Quick post.  Rob McIntosh made a great comment on my recent post List Metrics; how to measure quality in a list?.   Instead of replying to the comment, I though I’d write a quick post on this, as it is something I have some strong feelings on.

Rob asked, “Who owns list validation?”.  Rob goes on to point out that sometimes great lists never get acted upon.  Sometimes a recruiter will point to a sourcer and ask if a list is validated, and to what level,  cross-referenced, email, phone validation, etc.

Here is the real problem:  Lists get stored and archived are simply structured wrong.   Add validation fields to each record.   It does not matter who owns validation, as long as the list is coded correctly and expectations of the list recipient are accurate.

I’ve had years of experience pioneering this research at Broadlook Technologies.   We look at validation from a statistical perspective.   For example, our flagship recruiting software, Profiler product SCORES all contact data.  


Scoring of data allows the human using the data to make decisions with respect to where to put their efforts.

What are the source dates of the web pages someone was pulled from?  Was the person cross-referenced on multiple sites? If a resume, what is the date?  Does the date on one resume board match the date on another?  Are you saving both dates?  What type of page was the information taken from?

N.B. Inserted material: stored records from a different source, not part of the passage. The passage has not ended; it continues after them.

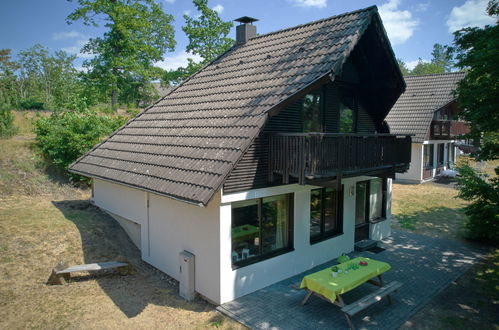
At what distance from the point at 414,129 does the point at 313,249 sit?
63.1 feet

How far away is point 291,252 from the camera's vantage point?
909 centimetres

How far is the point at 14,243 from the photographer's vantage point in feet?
29.9

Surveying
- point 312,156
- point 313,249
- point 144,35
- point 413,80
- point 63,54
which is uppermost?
point 63,54

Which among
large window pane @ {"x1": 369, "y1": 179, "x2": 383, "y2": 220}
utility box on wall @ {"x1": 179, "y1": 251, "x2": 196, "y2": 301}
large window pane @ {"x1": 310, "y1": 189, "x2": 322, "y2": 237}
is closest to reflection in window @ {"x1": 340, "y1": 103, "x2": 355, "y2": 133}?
large window pane @ {"x1": 310, "y1": 189, "x2": 322, "y2": 237}

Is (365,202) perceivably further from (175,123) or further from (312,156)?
(175,123)

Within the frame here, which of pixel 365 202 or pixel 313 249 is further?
pixel 365 202

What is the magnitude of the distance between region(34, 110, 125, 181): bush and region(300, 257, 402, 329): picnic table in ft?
39.5

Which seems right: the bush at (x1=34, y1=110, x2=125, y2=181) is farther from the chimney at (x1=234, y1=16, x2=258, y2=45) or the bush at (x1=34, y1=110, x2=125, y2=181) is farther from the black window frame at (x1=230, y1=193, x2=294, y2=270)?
the black window frame at (x1=230, y1=193, x2=294, y2=270)

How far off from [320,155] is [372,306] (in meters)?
3.63

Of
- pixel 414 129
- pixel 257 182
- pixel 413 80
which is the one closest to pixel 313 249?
pixel 257 182

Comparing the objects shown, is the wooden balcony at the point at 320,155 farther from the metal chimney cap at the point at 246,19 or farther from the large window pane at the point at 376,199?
the metal chimney cap at the point at 246,19

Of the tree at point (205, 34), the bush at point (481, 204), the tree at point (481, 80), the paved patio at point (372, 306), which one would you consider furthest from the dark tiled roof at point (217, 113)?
the tree at point (205, 34)

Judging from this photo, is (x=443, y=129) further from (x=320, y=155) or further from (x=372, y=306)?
(x=372, y=306)

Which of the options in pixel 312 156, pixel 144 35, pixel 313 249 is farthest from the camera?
pixel 144 35
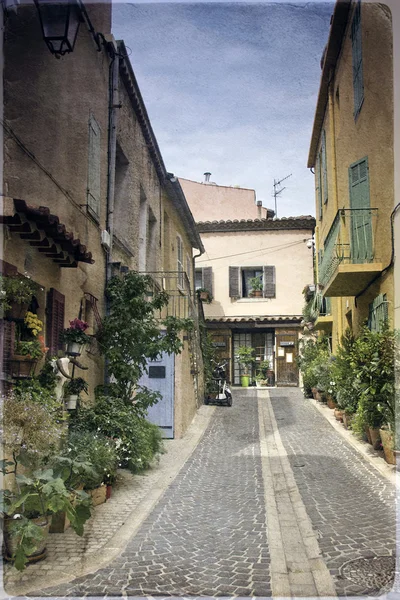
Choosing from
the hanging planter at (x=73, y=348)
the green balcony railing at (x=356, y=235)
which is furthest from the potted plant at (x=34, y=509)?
the green balcony railing at (x=356, y=235)

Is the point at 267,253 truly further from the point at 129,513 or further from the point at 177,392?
the point at 129,513

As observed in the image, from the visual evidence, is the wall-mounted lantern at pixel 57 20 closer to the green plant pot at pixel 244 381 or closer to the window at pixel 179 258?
the window at pixel 179 258

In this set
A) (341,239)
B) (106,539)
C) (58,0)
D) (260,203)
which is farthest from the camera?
(260,203)

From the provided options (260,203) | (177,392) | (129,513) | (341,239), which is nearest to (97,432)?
(129,513)

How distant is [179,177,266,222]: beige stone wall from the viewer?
90.9ft

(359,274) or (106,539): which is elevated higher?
(359,274)

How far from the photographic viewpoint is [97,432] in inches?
280

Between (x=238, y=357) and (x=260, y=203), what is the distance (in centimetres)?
882

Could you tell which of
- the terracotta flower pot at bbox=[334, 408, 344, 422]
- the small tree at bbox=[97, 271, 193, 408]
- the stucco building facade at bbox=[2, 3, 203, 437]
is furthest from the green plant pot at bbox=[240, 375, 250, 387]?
the small tree at bbox=[97, 271, 193, 408]

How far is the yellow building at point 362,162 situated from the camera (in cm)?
1012

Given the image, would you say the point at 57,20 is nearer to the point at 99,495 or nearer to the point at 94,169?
the point at 94,169

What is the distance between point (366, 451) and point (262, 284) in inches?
607

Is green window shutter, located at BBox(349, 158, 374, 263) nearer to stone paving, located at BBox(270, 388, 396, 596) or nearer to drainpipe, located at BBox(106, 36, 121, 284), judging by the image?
stone paving, located at BBox(270, 388, 396, 596)

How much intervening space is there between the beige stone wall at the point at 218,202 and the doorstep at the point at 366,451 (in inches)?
598
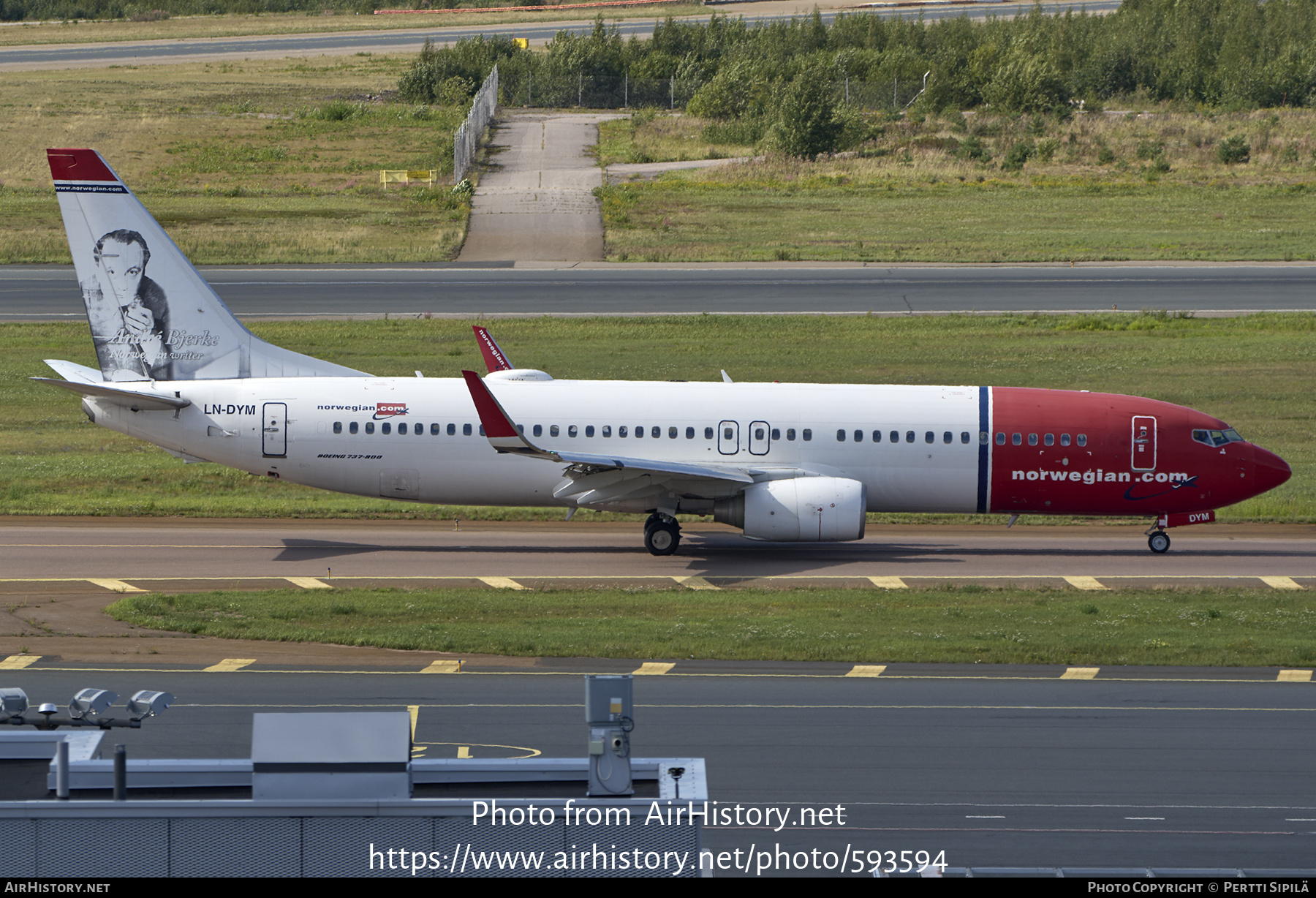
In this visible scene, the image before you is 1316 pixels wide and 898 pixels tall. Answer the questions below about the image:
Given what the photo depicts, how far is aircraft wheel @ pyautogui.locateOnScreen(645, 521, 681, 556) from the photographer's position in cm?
3195

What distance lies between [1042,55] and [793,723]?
Answer: 10467 centimetres

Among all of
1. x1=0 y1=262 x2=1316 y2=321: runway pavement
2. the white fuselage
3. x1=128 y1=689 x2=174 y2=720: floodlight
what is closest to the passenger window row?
the white fuselage

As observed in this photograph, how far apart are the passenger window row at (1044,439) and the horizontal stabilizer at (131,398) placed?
18475 millimetres

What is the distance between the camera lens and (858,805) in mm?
17094

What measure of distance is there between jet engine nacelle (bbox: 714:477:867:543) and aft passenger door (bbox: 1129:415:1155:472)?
6.43m

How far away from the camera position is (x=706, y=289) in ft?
215

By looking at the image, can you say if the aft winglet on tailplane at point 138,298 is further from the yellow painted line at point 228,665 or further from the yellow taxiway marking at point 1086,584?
the yellow taxiway marking at point 1086,584

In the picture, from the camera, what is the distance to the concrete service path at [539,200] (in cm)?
7431

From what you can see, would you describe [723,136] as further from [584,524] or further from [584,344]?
[584,524]

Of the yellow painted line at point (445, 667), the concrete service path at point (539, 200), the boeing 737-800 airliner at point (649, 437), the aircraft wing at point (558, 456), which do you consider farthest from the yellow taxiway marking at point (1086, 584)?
the concrete service path at point (539, 200)

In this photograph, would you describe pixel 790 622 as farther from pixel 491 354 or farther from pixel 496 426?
pixel 491 354

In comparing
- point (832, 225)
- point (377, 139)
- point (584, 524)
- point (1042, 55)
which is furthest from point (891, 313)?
point (1042, 55)

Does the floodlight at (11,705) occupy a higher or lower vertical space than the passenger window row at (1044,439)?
higher

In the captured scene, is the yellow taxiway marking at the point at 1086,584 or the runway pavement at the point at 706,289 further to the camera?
the runway pavement at the point at 706,289
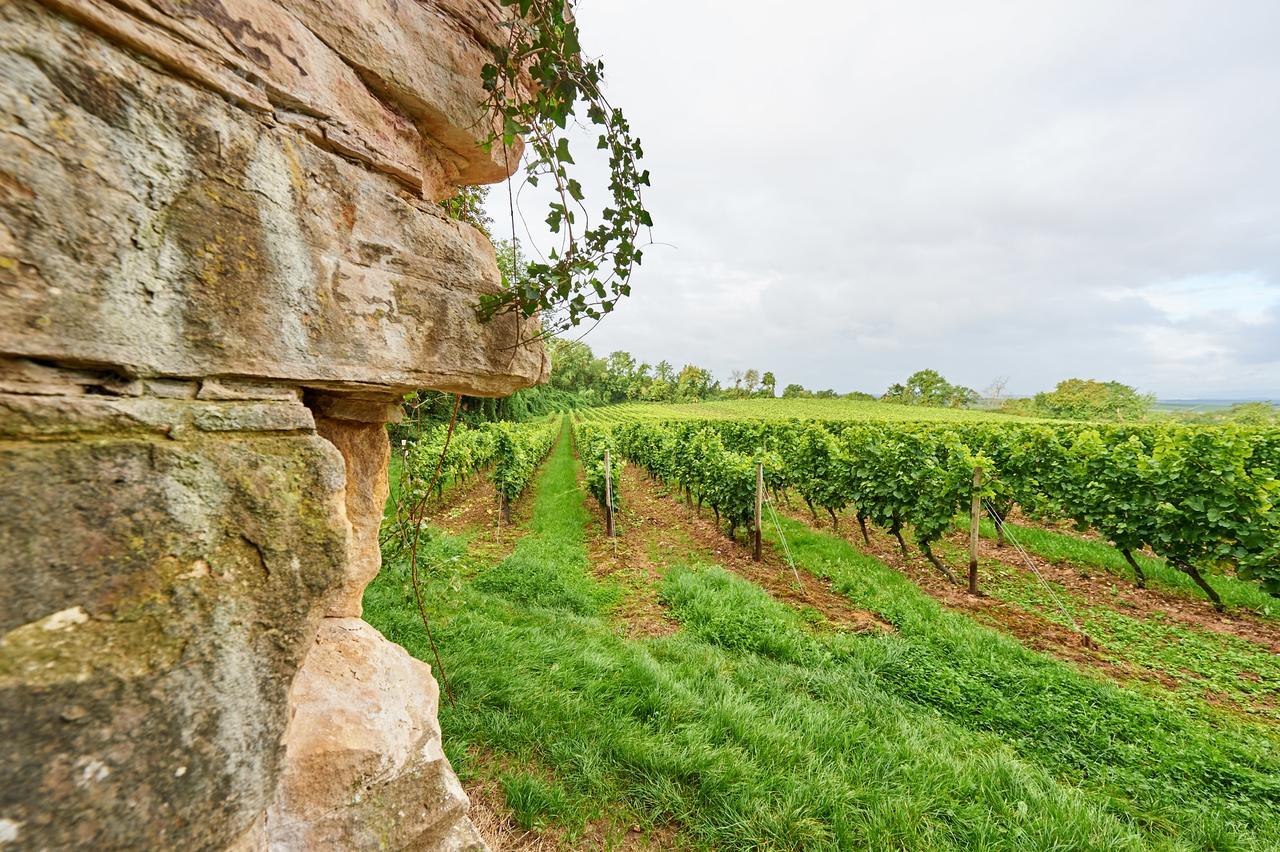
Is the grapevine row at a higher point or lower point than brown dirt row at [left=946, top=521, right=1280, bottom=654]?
higher

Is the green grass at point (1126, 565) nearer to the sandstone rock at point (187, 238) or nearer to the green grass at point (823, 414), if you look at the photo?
the sandstone rock at point (187, 238)

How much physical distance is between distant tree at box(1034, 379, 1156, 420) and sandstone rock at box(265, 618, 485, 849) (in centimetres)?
7626

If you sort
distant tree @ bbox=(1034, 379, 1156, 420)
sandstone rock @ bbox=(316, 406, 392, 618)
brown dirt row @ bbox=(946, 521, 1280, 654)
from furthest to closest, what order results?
distant tree @ bbox=(1034, 379, 1156, 420)
brown dirt row @ bbox=(946, 521, 1280, 654)
sandstone rock @ bbox=(316, 406, 392, 618)

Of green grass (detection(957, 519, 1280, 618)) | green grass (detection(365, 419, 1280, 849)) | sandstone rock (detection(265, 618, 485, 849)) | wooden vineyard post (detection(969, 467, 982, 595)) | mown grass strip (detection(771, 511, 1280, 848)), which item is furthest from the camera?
wooden vineyard post (detection(969, 467, 982, 595))

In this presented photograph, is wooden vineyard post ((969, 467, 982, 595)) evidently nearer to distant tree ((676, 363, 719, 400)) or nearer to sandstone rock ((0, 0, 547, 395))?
sandstone rock ((0, 0, 547, 395))

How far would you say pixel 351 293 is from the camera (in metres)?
1.63

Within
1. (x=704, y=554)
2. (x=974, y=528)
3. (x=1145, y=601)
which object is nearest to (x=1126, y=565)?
(x=1145, y=601)

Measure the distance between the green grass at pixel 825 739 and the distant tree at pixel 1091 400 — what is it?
71.5m

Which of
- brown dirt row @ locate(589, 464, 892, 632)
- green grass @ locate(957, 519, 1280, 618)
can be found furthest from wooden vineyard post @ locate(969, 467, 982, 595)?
green grass @ locate(957, 519, 1280, 618)

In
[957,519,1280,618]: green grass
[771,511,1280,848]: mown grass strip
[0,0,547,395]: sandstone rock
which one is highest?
[0,0,547,395]: sandstone rock

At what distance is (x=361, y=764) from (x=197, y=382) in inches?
62.9

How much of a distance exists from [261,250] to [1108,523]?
1155cm

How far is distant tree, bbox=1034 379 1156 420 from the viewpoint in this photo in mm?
58094

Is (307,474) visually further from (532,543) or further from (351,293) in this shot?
(532,543)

What this makes me think about is that maybe Broadlook should break-out the logic inside the Profiler, enhance it, and create a product that simply scores list data.  Why?  All data is not equal.   After scoring data, a recruiter would have much more insight as to where they should put their efforts first. 

I would like to hear from people on this one??  Implications in the recruiting software business but definitely wider appeal in general B-B sales.

Example:  What is the likelihood of someone from New York, NY moving to Boston vs. Milwaukee?    That affects the score.  What is the ability of the recruiter getting the list to build rapport with a technical candidate?  That affects the score.  What is the track record of the Internal recruitment staff to actually recruit these candidates vs. an outside agency?  (Would be interesting to test this).  Agency recruiters tend to be better, that is why they make the big bucks.  It may be the first step building an ROI study that corporations should be doing the sourcing and getting the short list to a few select recruiters to work the magic.

Axiom:  Regardless of all other variables, all records in a list should have a score

Axiom:  Validation level within a list should persist and be updated throughout the life of the list

Axiom:  Lists should be scored differently based on the need.

Fun stuff.  Thanks for making me think Rob.  enjoyed the rant!